Aurelius Press (“Aurelius”) is a mid-sized U.S. publishing company specializing in contemporary fiction and nonfiction. It owns registered copyrights to more than 3,000 books, including several award-winning novels still actively sold in print, ebook, and audiobook formats.

SynthMind AI, Inc. (“SynthMind”) is a technology startup that develops a large language model called SCRIBE, marketed as an AI writing assistant capable of generating original prose, summaries, and stylistic emulations upon user request.

Between 2019 and 2026, SynthMind trained SCRIBE on a massive dataset consisting of web-scraped digital books and articles, including full-text copies of many copyrighted works owned by Aurelius.

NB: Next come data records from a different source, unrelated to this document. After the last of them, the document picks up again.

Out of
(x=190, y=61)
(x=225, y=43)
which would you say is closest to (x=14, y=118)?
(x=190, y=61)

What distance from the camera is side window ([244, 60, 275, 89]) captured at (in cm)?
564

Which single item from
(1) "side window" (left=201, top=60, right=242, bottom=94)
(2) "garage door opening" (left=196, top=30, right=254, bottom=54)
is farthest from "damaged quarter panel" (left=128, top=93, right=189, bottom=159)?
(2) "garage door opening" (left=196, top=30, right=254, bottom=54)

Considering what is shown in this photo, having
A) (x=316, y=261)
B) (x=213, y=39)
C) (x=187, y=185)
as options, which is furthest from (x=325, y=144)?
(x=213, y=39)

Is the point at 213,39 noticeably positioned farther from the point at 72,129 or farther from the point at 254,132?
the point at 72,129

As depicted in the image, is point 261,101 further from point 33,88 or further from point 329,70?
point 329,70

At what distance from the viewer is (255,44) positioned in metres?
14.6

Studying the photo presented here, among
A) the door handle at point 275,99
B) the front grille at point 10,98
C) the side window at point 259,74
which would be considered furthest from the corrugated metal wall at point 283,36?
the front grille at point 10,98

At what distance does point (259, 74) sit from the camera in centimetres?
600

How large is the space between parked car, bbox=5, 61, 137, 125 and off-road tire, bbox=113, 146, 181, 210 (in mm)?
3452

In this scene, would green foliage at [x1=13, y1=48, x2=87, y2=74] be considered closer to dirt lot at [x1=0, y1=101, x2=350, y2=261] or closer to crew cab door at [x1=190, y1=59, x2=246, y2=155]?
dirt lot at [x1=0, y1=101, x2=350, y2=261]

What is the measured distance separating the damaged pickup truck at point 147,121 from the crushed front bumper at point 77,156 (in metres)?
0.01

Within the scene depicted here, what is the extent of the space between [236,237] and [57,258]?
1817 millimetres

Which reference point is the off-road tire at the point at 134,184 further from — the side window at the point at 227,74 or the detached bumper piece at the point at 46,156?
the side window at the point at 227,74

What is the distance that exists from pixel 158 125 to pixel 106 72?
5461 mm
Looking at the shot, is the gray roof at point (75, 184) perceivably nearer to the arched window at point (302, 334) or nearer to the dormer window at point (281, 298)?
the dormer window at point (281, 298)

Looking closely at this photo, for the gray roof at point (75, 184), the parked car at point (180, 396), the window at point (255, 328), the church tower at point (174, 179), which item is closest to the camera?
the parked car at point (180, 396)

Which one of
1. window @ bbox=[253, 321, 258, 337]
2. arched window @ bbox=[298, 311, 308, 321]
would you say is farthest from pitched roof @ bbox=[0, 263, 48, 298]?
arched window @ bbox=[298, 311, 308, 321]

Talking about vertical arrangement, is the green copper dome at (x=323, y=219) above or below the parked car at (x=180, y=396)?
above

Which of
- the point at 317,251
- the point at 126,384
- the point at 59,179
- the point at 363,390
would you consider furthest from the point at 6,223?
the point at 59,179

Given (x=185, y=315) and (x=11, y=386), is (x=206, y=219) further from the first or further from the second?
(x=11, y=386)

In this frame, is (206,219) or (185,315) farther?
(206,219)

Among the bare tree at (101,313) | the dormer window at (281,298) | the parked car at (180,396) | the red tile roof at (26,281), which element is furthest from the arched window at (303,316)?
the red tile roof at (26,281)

SynthMind did not obtain licenses from Aurelius for the use of its copyrighted books. However,  SynthMind claims that 1) The training process involved converting texts into numerical representations (tokens and weights), and 2) The model does not store or reproduce verbatim copies of copyrighted works.

In 2025, Aurelius publishers discovered that when prompted, SCRIBE could: 1 Produce passages closely resembling the narrative voice, plot structure, and character archetypes of Aurelius’s bestselling novel The Plexiglass Orchard. It could also generate text that, in some cases, contained short phrases identical or nearly identical to the original novel.

Aurelius  filed suit in the U.S. District Court for the Southern District of New York, alleging Copyright infringement (17 U.S.C. § 106)

SynthMind moved to dismiss, arguing that: Training an AI model on copyrighted works is fair use under 17 U.S.C. § 107;  SCRIBE’s outputs are transformative and non-infringing;  Any similarity is the result of user misuse, not SynthMind’s conduct.

The legal question at the heart of the case is the doctrine of transformative value from the Campbell v Acuff-Rose case.  A good overview of Campbell in light of the AI copyright fight is here (Nexis login required):

Patrick K. Lin (2024). ARTICLE: RETROFITTING FAIR USE: ART & GENERATIVE AI AFTER WARHOLSanta Clara Law Review, 64, 467.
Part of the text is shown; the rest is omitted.